** Task to carry out **
Output exactly the lines from the line with "Would you consider" through the end of the records below. Include nothing else.

** Data rows **

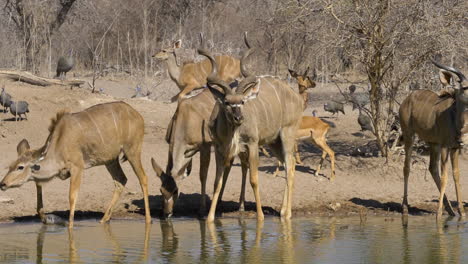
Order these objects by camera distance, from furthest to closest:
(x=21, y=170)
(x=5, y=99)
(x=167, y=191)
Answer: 1. (x=5, y=99)
2. (x=167, y=191)
3. (x=21, y=170)

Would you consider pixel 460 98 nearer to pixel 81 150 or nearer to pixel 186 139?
pixel 186 139

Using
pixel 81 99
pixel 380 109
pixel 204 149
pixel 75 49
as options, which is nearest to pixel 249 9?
pixel 75 49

** Result for this exercise **
Would you consider pixel 460 98 nearer to pixel 81 150 or nearer to pixel 186 139?
pixel 186 139

Using
pixel 81 99
pixel 380 109
pixel 204 149
pixel 75 49
as options, which is nearest to pixel 249 9?
pixel 75 49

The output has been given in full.